Reproduce the data verbatim, from its first line through the line containing "1L52 0L49 3L45", with that line included.
[start of MATERIAL FOR THIS EXERCISE]
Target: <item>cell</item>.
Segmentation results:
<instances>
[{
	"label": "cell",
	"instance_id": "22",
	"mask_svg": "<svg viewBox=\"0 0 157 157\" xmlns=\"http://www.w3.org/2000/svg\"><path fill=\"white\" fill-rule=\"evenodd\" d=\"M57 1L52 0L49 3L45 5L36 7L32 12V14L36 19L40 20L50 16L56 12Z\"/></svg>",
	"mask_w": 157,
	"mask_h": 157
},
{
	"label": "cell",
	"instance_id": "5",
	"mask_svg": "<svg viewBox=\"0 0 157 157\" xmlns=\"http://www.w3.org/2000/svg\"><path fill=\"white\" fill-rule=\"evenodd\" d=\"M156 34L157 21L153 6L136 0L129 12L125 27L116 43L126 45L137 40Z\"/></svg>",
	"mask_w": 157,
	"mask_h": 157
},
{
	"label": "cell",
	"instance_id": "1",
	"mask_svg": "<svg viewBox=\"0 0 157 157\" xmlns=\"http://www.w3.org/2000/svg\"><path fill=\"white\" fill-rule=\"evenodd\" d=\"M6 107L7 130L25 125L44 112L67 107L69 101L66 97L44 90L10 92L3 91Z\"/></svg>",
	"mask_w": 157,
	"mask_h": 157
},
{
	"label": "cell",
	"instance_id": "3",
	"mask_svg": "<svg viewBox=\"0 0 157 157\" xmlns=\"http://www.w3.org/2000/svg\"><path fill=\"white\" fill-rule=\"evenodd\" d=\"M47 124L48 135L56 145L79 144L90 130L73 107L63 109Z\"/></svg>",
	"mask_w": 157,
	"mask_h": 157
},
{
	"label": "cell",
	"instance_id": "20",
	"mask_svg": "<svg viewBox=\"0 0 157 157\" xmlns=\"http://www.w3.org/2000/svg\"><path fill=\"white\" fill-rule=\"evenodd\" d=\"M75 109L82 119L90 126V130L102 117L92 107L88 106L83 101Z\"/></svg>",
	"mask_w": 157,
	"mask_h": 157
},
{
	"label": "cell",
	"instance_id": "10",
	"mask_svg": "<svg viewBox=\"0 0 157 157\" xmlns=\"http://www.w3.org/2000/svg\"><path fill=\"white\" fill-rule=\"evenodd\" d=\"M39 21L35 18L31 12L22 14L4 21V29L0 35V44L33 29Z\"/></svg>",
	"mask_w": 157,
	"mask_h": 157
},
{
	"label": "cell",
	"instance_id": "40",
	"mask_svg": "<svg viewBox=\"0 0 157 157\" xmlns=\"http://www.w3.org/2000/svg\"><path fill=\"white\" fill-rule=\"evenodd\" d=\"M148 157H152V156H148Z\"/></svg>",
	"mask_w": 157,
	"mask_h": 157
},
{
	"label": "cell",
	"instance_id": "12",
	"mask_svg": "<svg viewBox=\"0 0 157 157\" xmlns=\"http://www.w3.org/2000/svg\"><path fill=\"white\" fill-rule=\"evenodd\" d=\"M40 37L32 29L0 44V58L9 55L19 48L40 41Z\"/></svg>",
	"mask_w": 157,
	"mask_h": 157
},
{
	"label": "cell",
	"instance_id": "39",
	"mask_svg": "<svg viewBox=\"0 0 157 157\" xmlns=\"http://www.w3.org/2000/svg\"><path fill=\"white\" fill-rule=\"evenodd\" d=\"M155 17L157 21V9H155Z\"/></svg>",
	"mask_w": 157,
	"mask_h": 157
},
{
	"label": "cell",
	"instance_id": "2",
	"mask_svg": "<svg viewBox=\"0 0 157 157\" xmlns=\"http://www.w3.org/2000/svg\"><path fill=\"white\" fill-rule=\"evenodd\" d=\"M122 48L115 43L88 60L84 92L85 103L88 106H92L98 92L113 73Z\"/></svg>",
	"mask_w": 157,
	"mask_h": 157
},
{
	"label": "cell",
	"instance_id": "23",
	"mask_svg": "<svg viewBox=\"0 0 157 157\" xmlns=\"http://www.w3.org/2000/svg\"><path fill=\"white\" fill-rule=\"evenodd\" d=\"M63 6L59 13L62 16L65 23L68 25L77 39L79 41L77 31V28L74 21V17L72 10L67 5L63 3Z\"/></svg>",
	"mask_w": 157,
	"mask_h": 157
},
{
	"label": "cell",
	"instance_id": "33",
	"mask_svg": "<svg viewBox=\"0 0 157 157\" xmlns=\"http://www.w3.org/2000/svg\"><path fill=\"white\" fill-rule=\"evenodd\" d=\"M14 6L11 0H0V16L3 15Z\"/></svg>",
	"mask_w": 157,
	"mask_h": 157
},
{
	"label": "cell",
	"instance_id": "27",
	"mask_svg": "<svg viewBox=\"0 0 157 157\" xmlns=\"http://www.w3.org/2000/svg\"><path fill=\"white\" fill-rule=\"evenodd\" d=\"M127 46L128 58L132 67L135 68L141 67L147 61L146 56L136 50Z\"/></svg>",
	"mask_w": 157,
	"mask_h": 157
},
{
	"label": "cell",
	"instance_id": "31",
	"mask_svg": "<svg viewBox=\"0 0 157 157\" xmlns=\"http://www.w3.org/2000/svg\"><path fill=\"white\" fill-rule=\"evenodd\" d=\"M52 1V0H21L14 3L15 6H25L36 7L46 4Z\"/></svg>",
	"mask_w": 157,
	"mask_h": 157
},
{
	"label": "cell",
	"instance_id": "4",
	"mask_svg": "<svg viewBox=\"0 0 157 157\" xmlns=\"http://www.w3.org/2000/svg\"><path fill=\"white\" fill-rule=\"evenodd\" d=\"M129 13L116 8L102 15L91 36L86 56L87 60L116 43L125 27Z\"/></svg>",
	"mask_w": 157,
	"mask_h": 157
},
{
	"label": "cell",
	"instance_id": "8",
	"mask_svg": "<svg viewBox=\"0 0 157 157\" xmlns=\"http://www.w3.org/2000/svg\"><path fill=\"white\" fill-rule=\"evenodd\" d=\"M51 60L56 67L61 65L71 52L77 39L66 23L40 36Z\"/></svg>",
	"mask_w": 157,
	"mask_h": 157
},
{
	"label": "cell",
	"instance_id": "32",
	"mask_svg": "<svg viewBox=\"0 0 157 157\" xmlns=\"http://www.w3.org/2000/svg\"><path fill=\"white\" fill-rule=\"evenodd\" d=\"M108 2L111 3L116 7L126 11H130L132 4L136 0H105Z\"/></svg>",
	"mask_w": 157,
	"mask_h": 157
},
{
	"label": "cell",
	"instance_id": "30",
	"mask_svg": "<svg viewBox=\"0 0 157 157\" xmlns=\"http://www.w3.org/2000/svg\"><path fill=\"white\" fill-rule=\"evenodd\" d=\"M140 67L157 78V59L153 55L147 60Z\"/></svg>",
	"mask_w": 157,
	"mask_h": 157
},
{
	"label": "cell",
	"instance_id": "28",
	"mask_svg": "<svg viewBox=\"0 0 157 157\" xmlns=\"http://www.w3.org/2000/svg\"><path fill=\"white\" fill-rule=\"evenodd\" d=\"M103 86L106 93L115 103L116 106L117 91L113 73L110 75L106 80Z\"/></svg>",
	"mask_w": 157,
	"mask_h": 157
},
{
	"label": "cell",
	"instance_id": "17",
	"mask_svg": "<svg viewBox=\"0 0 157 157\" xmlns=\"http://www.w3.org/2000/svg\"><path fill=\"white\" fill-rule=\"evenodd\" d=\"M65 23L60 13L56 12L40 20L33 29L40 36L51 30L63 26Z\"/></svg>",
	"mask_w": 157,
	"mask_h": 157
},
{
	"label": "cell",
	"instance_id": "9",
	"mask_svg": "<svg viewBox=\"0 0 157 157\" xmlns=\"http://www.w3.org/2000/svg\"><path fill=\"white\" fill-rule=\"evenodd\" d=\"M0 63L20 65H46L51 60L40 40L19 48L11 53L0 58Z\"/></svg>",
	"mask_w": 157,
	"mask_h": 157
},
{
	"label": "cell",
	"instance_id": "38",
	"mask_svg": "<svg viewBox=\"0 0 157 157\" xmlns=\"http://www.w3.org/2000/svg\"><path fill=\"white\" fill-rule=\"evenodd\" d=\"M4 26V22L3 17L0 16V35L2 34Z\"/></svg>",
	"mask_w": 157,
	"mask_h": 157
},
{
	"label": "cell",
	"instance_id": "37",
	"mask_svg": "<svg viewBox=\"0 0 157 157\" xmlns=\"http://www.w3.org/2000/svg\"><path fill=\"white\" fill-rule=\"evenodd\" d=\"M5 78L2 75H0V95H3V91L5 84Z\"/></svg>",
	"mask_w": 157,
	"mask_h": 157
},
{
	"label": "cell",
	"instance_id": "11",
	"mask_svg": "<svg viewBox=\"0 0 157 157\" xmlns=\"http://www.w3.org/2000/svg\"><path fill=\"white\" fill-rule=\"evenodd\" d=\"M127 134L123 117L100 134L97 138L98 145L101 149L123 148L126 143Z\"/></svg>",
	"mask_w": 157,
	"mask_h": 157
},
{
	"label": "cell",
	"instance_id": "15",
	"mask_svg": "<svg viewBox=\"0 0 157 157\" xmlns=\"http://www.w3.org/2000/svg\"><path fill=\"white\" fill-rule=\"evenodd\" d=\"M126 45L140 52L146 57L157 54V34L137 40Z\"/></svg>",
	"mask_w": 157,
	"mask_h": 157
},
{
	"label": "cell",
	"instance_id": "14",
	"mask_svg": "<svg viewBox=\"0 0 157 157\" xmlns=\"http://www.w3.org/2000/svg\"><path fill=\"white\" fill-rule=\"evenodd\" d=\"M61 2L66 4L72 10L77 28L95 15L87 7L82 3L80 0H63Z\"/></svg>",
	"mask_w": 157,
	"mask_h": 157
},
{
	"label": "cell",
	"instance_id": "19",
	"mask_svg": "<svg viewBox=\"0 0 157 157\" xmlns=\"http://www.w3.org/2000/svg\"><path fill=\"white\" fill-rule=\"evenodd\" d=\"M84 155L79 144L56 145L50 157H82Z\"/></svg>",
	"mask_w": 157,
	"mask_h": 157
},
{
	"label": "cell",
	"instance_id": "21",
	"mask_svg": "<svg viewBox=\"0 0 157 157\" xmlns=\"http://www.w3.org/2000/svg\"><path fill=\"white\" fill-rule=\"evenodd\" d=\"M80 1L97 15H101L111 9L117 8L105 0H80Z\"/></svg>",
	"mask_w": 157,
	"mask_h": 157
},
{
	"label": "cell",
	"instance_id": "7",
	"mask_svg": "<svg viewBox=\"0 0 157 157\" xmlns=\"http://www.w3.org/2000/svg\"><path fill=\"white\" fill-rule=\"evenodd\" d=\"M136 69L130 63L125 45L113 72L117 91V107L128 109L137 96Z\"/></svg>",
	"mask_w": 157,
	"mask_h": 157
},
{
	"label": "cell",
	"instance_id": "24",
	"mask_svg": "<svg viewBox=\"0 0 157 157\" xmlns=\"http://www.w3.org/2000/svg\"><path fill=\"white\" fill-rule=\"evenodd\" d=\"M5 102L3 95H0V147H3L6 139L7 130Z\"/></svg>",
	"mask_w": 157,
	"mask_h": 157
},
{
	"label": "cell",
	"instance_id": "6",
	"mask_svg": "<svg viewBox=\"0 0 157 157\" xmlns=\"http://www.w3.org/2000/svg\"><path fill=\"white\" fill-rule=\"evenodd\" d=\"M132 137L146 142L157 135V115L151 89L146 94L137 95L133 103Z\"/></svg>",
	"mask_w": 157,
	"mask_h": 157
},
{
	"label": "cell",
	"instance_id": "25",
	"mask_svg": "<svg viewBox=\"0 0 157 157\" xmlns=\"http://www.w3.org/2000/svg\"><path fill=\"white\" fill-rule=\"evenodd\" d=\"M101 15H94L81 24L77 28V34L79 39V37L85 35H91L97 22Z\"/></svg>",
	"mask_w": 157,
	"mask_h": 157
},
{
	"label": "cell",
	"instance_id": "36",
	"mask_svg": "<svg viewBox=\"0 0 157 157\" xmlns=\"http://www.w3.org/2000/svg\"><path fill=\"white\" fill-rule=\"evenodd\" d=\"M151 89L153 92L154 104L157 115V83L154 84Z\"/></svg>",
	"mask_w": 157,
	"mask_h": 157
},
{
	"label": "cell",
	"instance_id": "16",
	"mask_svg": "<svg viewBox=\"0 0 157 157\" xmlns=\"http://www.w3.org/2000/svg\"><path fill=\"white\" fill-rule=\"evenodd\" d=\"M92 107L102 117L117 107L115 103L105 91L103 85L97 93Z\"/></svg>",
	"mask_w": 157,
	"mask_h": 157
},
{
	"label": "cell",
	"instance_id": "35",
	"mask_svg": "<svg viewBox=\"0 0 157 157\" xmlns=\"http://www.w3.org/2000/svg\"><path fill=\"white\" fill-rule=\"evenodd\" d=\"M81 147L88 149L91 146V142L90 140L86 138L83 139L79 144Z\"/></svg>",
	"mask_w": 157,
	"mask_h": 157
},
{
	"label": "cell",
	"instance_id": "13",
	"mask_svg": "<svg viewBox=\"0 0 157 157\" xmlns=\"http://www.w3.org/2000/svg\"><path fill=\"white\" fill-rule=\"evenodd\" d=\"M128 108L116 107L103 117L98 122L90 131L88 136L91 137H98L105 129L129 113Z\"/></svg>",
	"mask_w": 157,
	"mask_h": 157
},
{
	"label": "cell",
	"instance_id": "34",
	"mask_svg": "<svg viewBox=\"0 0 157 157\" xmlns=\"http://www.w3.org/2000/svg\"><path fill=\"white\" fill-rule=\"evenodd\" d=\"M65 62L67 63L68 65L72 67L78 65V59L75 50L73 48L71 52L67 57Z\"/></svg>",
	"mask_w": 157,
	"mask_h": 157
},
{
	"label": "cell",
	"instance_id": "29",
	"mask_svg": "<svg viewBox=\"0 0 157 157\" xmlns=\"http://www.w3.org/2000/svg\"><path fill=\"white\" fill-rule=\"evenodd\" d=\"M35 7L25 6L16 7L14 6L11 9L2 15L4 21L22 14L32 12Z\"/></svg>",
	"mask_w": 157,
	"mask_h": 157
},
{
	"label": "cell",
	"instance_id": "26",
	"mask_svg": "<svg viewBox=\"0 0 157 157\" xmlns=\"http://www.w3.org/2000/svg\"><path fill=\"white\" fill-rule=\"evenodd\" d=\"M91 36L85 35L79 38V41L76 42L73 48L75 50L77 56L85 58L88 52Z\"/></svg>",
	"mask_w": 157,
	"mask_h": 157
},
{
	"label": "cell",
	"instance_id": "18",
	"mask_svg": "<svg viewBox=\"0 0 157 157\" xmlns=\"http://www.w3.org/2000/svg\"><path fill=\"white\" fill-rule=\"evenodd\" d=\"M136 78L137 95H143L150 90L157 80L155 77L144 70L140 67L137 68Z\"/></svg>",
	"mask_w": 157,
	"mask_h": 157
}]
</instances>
[end of MATERIAL FOR THIS EXERCISE]
RESPONSE:
Target: <item>cell</item>.
Segmentation results:
<instances>
[{
	"label": "cell",
	"instance_id": "22",
	"mask_svg": "<svg viewBox=\"0 0 157 157\" xmlns=\"http://www.w3.org/2000/svg\"><path fill=\"white\" fill-rule=\"evenodd\" d=\"M57 1L52 0L49 3L45 5L36 7L32 12V14L36 19L40 20L50 16L56 12Z\"/></svg>",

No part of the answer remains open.